Systematic Investigation of Anisotropic Magneto-Peltier Effect and Anomalous Ettingshausen Effect in Ni Thin Films

TL;DR

This study systematically investigates the anisotropic magneto-Peltier and anomalous Ettingshausen effects in Ni thin films, revealing their dependence on substrate thermal conductivity and confirming their symmetry properties through thermography.

Contribution

It introduces a method to isolate pure AMPE and AEE contributions in ferromagnetic thin films and demonstrates their behavior with different substrates and magnetic field angles.

Findings

AMPE temperature modulation varies with cos 2θ_H pattern.

AEE temperature modulation varies with cos θ_H pattern.
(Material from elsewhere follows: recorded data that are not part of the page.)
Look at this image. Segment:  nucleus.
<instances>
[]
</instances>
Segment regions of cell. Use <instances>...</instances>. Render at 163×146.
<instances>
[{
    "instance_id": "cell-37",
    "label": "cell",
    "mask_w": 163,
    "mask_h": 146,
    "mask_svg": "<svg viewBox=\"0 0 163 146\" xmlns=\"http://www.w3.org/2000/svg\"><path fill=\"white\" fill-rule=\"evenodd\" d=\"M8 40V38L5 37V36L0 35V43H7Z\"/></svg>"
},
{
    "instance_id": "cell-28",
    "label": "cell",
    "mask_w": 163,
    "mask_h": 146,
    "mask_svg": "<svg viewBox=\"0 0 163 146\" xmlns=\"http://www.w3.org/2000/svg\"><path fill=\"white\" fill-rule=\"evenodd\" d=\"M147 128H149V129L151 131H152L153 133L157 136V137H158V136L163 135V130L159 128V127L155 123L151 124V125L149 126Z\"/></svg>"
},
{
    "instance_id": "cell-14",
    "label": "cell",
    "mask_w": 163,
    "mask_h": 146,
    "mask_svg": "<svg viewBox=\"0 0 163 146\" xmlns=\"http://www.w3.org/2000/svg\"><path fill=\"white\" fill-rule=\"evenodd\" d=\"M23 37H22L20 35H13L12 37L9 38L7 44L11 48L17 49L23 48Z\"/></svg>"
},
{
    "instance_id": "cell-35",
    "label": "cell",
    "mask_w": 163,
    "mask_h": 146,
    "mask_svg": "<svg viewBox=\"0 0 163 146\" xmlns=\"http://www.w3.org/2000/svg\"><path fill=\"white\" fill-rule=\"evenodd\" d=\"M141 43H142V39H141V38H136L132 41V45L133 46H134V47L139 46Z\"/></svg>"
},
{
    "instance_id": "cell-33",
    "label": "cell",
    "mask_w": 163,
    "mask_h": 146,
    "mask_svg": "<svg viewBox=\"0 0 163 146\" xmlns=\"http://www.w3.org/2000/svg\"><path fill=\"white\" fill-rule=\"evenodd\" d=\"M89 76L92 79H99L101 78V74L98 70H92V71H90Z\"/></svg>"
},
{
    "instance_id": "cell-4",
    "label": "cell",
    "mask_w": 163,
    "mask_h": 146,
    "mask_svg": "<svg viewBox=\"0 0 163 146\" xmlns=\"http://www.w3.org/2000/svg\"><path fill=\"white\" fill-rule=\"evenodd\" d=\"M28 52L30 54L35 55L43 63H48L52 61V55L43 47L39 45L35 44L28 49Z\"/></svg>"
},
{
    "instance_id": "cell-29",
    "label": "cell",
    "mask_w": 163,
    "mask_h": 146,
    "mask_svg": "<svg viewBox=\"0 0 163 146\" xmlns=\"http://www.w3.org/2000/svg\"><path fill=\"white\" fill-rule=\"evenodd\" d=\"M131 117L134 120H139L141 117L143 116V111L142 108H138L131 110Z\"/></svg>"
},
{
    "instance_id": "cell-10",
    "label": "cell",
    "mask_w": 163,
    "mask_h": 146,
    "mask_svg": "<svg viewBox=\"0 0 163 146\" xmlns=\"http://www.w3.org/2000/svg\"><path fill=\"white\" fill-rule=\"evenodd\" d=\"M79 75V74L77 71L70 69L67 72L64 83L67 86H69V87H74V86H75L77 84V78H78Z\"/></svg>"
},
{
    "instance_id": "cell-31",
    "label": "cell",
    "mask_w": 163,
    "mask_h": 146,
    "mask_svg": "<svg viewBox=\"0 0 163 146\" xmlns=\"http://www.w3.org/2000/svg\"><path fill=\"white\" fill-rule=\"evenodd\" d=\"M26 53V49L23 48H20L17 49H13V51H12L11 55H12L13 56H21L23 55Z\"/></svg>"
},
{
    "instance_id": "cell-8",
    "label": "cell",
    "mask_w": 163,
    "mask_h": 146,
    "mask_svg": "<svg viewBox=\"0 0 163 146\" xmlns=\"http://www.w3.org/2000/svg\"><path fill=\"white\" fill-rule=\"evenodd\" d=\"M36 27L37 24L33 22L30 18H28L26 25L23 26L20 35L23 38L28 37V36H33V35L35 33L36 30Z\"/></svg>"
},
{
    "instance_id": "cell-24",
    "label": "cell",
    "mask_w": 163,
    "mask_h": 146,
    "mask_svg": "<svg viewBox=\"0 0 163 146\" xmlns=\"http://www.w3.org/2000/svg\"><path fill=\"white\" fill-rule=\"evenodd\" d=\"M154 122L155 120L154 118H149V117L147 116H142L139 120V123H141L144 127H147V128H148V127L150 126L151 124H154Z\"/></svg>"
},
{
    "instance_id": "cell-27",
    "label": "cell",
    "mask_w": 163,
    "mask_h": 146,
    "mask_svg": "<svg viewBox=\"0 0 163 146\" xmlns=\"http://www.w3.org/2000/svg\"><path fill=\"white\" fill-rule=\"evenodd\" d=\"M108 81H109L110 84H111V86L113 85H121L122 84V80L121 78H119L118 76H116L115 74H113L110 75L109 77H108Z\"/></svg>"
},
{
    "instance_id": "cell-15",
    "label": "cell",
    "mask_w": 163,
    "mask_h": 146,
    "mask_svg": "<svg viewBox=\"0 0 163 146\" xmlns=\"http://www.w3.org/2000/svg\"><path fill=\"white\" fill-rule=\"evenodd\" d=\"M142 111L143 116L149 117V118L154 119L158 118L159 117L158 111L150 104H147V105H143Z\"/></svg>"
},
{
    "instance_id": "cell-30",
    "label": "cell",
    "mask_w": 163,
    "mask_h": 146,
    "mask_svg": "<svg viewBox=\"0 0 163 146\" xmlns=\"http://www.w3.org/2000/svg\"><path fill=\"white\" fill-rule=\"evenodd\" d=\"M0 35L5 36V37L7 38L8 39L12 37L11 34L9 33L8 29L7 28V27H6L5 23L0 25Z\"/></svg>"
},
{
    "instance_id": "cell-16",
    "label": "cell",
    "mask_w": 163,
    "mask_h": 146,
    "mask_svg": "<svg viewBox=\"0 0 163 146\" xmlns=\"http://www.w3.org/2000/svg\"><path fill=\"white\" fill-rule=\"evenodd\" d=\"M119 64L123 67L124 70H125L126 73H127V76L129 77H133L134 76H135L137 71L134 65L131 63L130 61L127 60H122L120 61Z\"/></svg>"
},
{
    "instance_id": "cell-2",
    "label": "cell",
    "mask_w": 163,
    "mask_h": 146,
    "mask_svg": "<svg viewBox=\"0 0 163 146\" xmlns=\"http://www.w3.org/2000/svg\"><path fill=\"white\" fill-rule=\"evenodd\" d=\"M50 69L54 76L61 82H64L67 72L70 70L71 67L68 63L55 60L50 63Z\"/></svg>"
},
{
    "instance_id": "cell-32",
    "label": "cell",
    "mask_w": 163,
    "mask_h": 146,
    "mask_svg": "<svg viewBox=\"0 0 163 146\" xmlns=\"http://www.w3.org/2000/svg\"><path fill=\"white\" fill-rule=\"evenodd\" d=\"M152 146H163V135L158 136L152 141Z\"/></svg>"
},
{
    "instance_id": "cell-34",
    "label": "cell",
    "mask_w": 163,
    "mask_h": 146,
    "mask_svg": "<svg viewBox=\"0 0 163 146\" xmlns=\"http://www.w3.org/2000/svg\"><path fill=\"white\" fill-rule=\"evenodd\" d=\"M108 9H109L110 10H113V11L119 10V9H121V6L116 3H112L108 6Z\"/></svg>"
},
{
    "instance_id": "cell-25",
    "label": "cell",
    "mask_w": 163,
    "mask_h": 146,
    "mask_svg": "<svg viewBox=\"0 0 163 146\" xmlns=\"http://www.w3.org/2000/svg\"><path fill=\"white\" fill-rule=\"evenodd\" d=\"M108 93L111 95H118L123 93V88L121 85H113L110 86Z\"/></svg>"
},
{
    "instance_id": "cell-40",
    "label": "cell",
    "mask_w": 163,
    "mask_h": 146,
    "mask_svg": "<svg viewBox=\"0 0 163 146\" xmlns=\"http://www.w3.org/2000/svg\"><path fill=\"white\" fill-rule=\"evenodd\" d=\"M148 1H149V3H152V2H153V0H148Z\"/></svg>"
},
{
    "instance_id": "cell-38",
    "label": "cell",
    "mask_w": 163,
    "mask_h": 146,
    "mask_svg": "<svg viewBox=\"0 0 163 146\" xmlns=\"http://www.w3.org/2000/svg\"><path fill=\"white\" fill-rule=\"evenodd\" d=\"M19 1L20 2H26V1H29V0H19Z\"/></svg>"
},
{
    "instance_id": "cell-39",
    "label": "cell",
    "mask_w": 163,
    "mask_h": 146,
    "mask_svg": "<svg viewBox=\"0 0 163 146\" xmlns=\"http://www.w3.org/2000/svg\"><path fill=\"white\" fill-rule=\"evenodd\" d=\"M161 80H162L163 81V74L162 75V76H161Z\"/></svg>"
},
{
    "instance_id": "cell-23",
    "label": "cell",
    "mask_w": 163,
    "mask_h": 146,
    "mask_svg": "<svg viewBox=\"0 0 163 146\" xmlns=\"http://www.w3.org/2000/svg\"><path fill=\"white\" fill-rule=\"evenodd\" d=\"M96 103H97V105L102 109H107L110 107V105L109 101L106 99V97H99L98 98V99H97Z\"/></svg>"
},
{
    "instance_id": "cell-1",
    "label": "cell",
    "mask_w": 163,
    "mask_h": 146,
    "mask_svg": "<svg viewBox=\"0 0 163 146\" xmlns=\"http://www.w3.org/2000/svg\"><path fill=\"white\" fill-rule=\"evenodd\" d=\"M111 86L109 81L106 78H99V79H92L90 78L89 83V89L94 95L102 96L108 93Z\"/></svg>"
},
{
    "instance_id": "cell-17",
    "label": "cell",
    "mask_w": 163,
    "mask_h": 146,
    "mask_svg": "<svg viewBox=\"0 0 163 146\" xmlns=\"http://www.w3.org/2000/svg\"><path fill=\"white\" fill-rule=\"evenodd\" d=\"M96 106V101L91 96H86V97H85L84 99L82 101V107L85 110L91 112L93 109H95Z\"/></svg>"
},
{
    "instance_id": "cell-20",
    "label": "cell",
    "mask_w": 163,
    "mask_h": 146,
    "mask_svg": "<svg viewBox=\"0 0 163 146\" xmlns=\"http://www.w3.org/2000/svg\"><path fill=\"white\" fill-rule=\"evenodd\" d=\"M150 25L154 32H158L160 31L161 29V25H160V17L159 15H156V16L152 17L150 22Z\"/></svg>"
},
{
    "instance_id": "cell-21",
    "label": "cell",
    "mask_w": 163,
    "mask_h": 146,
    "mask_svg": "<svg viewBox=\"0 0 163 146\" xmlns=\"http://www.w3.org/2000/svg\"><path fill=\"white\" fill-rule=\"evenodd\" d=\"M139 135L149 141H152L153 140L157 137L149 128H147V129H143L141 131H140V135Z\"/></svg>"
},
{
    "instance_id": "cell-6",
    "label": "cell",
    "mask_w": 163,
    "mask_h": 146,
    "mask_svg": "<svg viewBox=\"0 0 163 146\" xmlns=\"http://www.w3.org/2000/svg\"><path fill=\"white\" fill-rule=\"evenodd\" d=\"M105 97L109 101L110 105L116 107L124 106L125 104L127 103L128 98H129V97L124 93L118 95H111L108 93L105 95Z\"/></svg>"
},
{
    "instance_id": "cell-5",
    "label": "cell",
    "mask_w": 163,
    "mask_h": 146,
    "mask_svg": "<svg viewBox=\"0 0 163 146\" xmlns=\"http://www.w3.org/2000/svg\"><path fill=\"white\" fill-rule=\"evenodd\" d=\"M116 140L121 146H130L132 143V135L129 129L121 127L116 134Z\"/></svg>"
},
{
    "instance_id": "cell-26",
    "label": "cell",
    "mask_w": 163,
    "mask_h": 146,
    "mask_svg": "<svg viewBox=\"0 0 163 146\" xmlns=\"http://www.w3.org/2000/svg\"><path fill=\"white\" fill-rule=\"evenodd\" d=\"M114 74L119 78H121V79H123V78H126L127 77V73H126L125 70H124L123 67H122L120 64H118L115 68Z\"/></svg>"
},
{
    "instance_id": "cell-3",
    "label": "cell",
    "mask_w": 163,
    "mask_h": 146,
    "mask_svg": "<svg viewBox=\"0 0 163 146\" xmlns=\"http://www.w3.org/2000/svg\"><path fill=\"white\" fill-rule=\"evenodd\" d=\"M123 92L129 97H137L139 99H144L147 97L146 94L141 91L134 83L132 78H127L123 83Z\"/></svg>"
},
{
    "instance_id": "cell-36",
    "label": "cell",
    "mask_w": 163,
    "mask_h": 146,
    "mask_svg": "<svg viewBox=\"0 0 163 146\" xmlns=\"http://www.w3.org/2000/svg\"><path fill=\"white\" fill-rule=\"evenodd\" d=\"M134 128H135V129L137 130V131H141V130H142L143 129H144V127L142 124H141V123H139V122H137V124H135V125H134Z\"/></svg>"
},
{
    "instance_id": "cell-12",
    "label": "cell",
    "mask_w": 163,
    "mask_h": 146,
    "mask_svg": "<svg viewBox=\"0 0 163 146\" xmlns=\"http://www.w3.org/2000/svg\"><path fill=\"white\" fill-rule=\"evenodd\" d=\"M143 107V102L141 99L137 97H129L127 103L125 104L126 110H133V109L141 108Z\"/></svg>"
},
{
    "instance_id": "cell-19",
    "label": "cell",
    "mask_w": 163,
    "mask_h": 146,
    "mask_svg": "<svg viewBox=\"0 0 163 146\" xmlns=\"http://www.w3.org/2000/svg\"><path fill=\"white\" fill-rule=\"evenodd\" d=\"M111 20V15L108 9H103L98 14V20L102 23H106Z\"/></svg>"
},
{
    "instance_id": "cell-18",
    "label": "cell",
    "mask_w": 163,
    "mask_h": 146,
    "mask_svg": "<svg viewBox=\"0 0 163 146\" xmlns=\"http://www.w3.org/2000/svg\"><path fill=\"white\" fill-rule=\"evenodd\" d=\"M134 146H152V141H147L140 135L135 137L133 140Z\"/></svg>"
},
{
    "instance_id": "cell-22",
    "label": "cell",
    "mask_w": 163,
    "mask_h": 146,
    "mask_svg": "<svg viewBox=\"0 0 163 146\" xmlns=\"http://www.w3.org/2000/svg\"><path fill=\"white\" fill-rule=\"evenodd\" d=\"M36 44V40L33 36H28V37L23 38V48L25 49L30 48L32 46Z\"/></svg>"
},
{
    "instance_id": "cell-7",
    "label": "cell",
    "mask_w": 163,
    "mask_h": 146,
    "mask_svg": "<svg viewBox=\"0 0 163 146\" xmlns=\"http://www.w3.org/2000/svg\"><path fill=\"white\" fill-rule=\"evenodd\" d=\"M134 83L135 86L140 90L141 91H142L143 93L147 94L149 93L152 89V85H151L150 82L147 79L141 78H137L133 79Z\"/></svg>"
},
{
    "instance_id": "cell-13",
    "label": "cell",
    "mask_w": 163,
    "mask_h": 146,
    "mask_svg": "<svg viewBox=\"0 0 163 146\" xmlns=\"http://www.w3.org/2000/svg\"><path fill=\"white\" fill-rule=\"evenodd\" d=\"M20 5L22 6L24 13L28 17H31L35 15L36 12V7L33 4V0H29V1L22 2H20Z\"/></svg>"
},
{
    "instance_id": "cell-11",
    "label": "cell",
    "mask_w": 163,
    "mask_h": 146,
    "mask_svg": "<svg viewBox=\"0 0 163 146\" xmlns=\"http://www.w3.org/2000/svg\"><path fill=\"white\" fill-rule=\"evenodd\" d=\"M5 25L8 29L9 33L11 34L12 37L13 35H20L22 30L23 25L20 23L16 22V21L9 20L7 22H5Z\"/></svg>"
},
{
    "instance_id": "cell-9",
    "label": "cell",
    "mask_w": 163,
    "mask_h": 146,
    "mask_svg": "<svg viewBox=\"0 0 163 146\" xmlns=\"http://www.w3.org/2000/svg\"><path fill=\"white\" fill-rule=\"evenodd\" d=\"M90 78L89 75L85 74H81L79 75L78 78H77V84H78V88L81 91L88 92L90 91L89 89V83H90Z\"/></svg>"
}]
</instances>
AMPE decreases with higher substrate thermal conductivity.

Abstract

The anisotropic magneto-Peltier effect (AMPE) and anomalous Ettingshausen effect (AEE) have been investigated in U-shaped Ni thin films of varying thickness and substrate by means of the lock-in thermography (LIT) method. We have established a procedure to extract pure AMPE and AEE contributions, separated from other thermoelectric effects, for ferromagnetic thin films. The measurements of the magnetic-field-angle $\theta_{\rm H}$ dependence of the LIT images clearly show that the temperature modulation induced by the AMPE (AEE) in the Ni films varies with the $\cos 2\theta_{\rm H}$ ($\cos \theta_{\rm H}$) pattern, confirming the symmetry of the AMPE (AEE). The systematic LIT measurements using various substrates show that the AMPE-induced temperature modulation decreases with the increase in thermal conductivity of the substrates, whereas the AEE-induced temperature modulation is almost independent of the thermal conductivity, indicating that the heat loss into the substrates plays an important role in determining the magnitude of the AMPE-induced temperature modulation in thin films. Our experimental results were reproduced by numerical calculations based on a two-dimensional finite element method. These findings provide a platform for investigating the AMPE and AEE in thin film devices.